▶ **GIVEN RECORDS**

▬▬▬▬▬▬

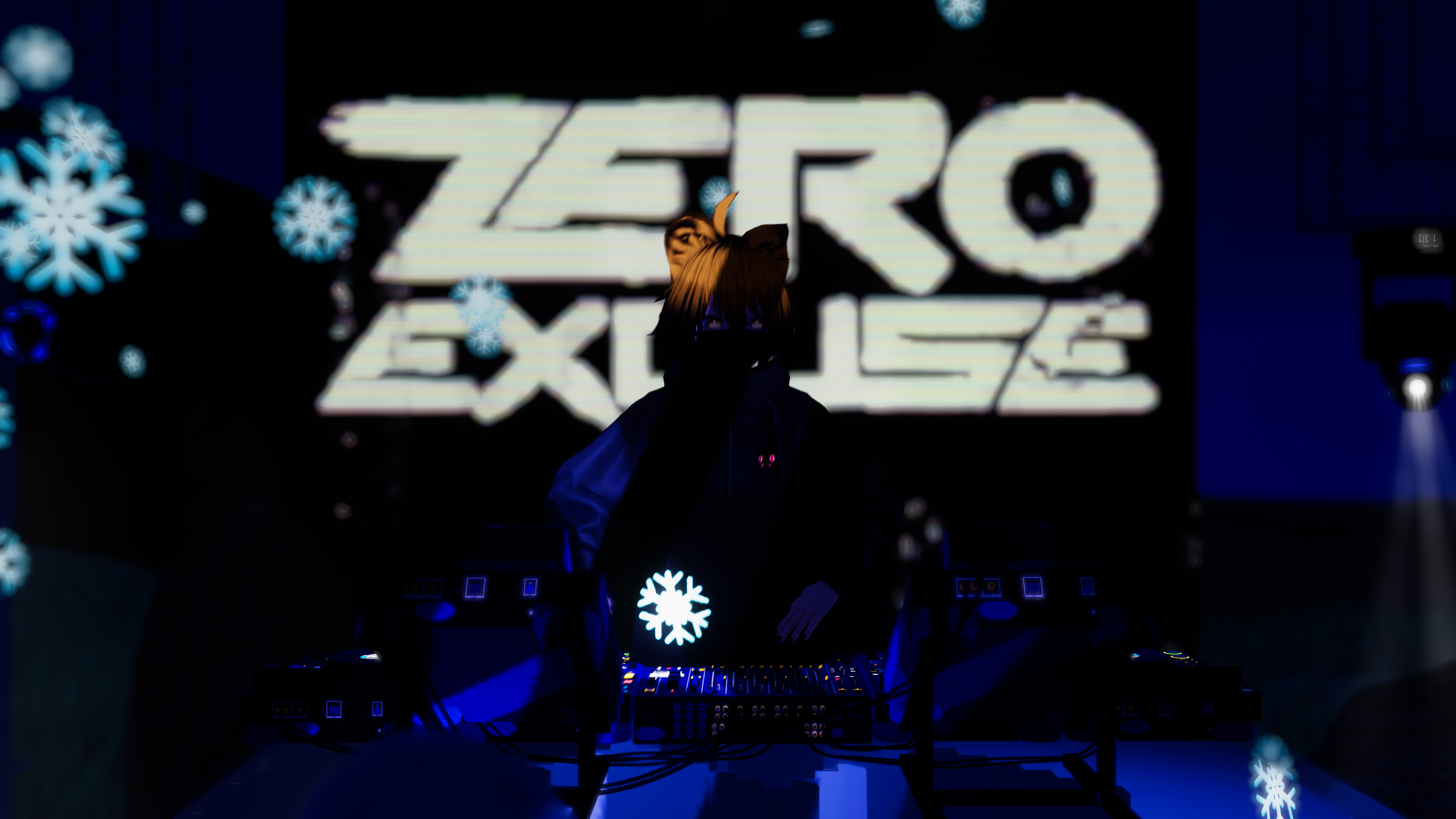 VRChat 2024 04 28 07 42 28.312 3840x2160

▬▬▬▬▬▬

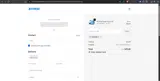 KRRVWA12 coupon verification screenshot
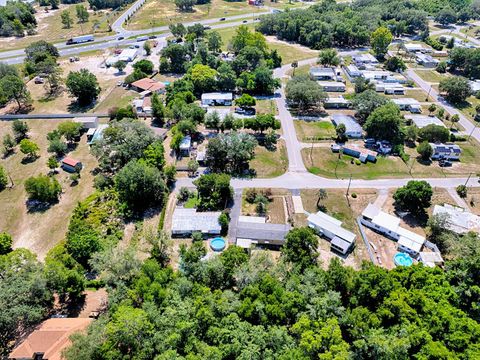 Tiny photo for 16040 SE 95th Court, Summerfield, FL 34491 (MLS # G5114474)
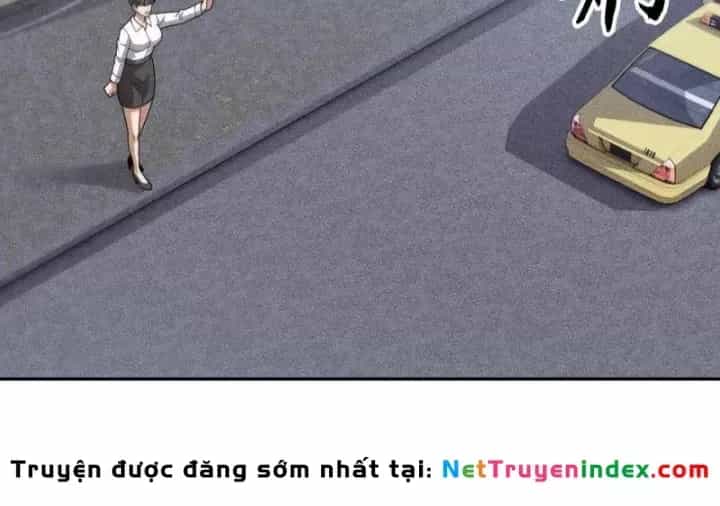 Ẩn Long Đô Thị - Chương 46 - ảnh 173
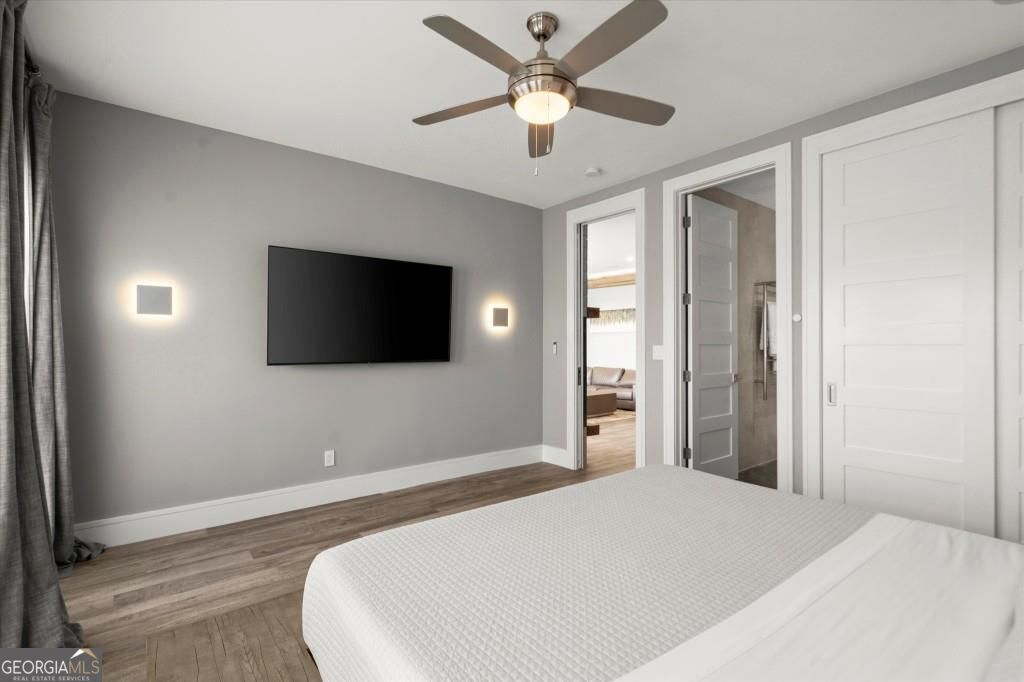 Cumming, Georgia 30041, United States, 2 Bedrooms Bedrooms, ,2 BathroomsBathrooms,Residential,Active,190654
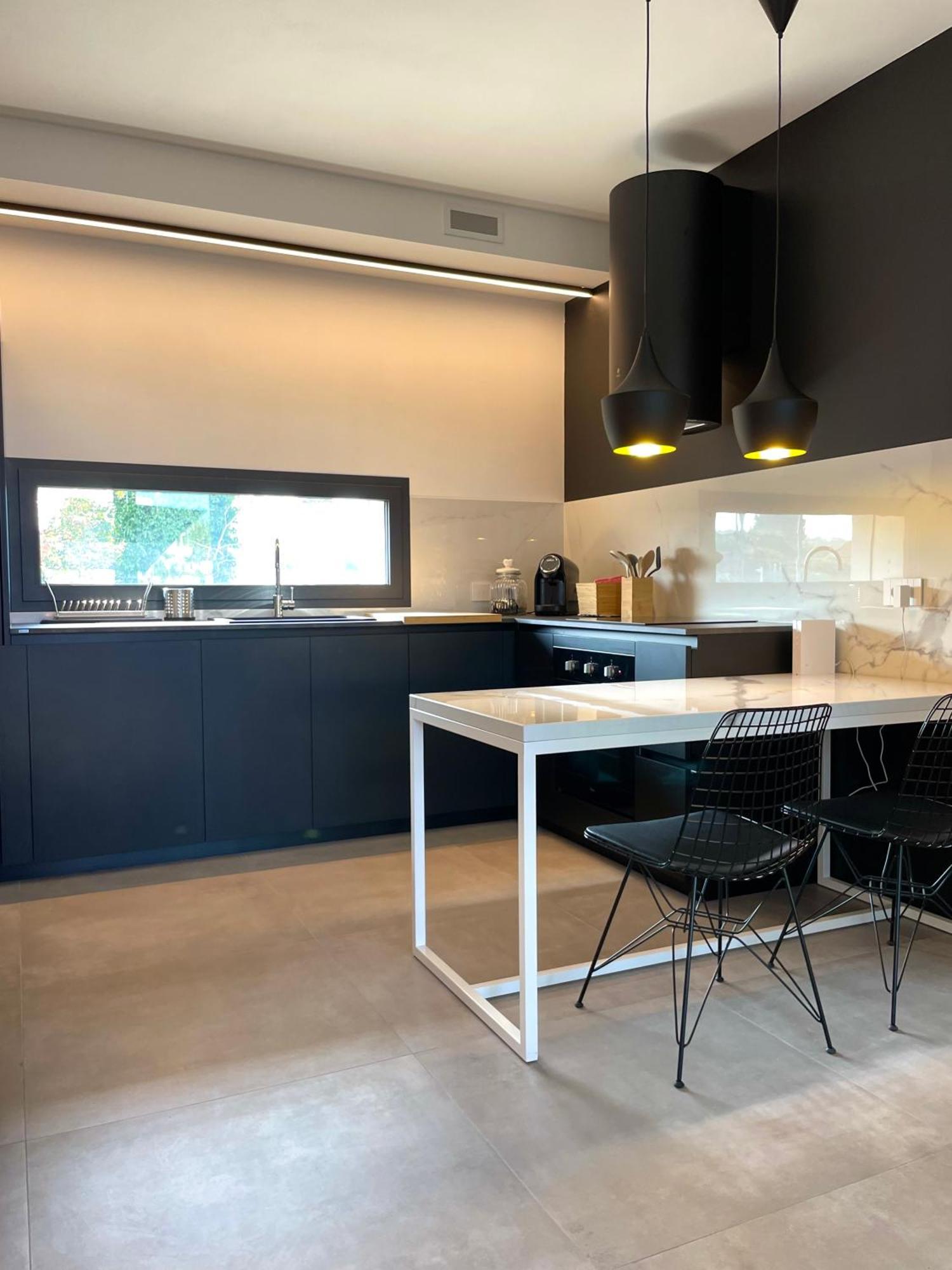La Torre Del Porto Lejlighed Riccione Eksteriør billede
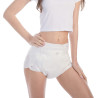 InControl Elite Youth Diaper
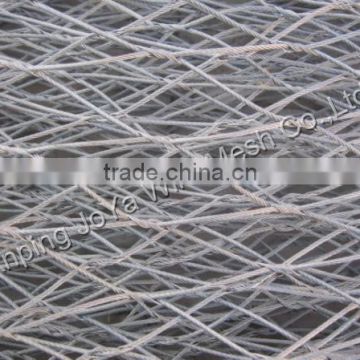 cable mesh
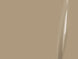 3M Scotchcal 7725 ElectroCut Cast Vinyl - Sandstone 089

▬▬▬▬▬▬

Take the lines above starting at the one containing "Cumming, Georgia 30041, United" and ending at the one containing "3M Scotchcal 7725", and print them again exactly, without pictures.

 Cumming, Georgia 30041, United States, 2 Bedrooms Bedrooms, ,2 BathroomsBathrooms,Residential,Active,190654
La Torre Del Porto Lejlighed Riccione Eksteriør billede
 InControl Elite Youth Diaper
 cable mesh
 3M Scotchcal 7725 ElectroCut Cast Vinyl - Sandstone 089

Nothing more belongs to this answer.